Bug #72805 | mutex_delay() creating excess memory traffic, GCC mem barrier needed | ||
---|---|---|---|
Submitted: | 30 May 2014 6:17 | Modified: | 29 Apr 2015 0:14 |
Reporter: | Stewart Smith | Email Updates: | |
Status: | Closed | Impact on me: | |
Category: | MySQL Server: Compiling | Severity: | S3 (Non-critical) |
Version: | 5.7.7 | OS: | Any |
Assigned to: | CPU Architecture: | Any | |
Tags: | MySQL, performance, PowerPC |
[30 May 2014 6:17]
Stewart Smith
[30 May 2014 6:20]
Stewart Smith
use GCC memory barrier in mutex_delay instead of generating memory traffic. (*) I confirm the code being submitted is offered under the terms of the OCA, and that I am authorized to contribute it.

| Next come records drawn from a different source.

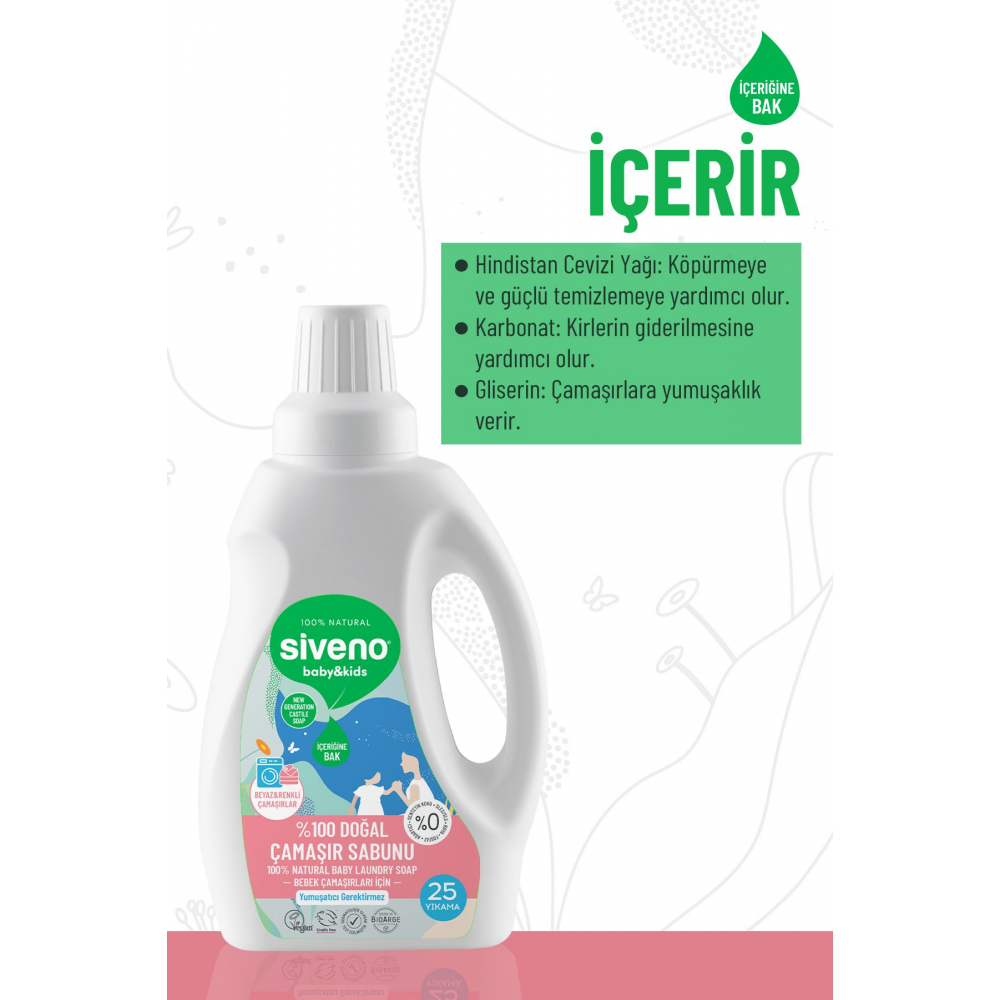 %100 Doğal Bebek Çamaşır Sabunu Kendinden Yumuşatıcılı Bitkisel Deterjan Konsantre 750 ml X 2 Adet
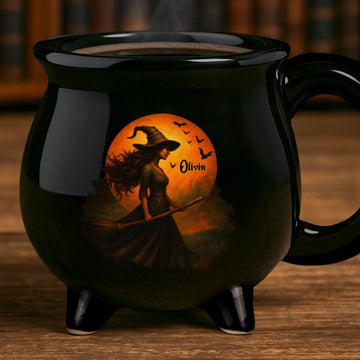 Halloween Witch - Personalized Cauldron Coffee Mug-Myprintsy
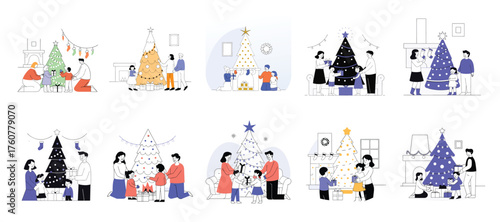 Vector set A diverse family celebrates Christmas together around a tree decorated with gifts and festive lights.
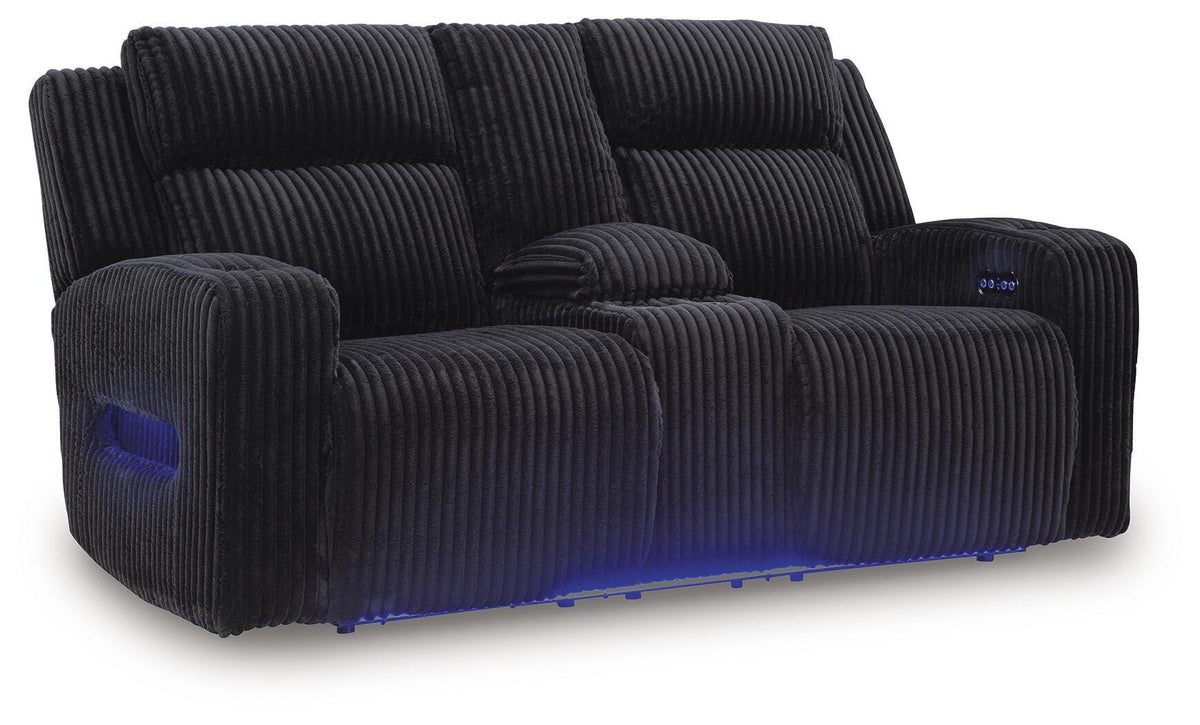Black, full loveseat in closed position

Contribution: mutex_delay_gcc_barrier.patch (text/x-patch), 471 bytes.
[30 May 2014 8:04]
MySQL Verification Team
Hello Stewart, Thank you for the report and contribution. Thanks, Umesh
[13 Nov 2014 6:17]
Stewart Smith
This is still present in 5.7.5 - and is also an issue on x86. When the server is built with fast mutexes (cmake -DWITH_FAST_MUTEXES=1), we get mutex_delay in mysys/thr_mutex.cc. As it stands, it looks like this: 0000000000000000 <.mutex_delay>: 0: fb e1 ff f8 std r31,-8(r1) 4: 1c 63 00 32 mulli r3,r3,50 8: f8 21 ff b1 stdu r1,-80(r1) c: 39 20 00 00 li r9,0 10: 7c 69 03 a6 mtctr r3 14: 2f a3 00 00 cmpdi cr7,r3,0 18: 7c 3f 0b 78 mr r31,r1 1c: f9 3f 00 30 std r9,48(r31) 20: 41 9e 00 34 beq cr7,54 <.mutex_delay+0x54> 24: 48 00 00 1c b 40 <.mutex_delay+0x40> 28: 60 00 00 00 nop 2c: 60 00 00 00 nop 30: 60 00 00 00 nop 34: 60 00 00 00 nop 38: 60 00 00 00 nop 3c: 60 00 00 00 nop 40: e9 5f 00 30 ld r10,48(r31) 44: 7d 49 52 14 add r10,r9,r10 48: 39 29 00 01 addi r9,r9,1 4c: f9 5f 00 30 std r10,48(r31) 50: 42 00 ff f0 bdnz 40 <.mutex_delay+0x40> 54: 38 3f 00 50 addi r1,r31,80 58: e8 7f 00 30 ld r3,48(r31) 5c: eb e1 ff f8 ld r31,-8(r1) 60: 4e 80 00 20 blr Which (just trust me on this): isn't what you want. As mentioned in this bug report (and in http://bugs.mysql.com/bug.php?id=72806 ) it misses relaxing the CPU and is just using a work around rather than an actual solution to avoiding the compiler from optimizing away the loop. My updated patch (attached) works well for POWER. Adding the pause instruction for x86 is left as an exercise for the reader. with my patch applied: 0000000000000000 <.mutex_delay>: 0: fb e1 ff f8 std r31,-8(r1) 4: f8 21 ff c1 stdu r1,-64(r1) 8: 7c 3f 0b 78 mr r31,r1 c: 7c 21 0b 78 mr r1,r1 10: 1c 63 00 32 mulli r3,r3,50 14: 7c 69 03 a6 mtctr r3 18: 2f a3 00 00 cmpdi cr7,r3,0 1c: 41 9e 00 08 beq cr7,24 <.mutex_delay+0x24> 20: 42 00 00 00 bdnz 20 <.mutex_delay+0x20> 24: 7c 42 13 78 mr r2,r2 28: 38 3f 00 40 addi r1,r31,64 2c: eb e1 ff f8 ld r31,-8(r1) 30: 4e 80 00 20 blr Which is pretty much *exactly* what we want - it sets low priority on the thread, spins for a while, restores priority and exits.
[13 Nov 2014 6:18]
Stewart Smith
Updated patch: sets thread priority on POWER, uses proper compiler barrier (*) I confirm the code being submitted is offered under the terms of the OCA, and that I am authorized to contribute it.
Contribution: mutex_delay_gcc_barrier.patch (text/x-patch), 969 bytes.
[10 Apr 2015 7:54]
Stewart Smith
I still see this in 5.7.7.
[29 Apr 2015 0:14]
Paul DuBois
Noted in 5.7.8 changelog. The so-called "fast mutex" code has been removed from the server sources. It provides no measurable benefit, complicates the code, and is problematic for certain architectures such as POWER8. The (undocumented) WITH_FAST_MUTEXES CMake option has also been removed.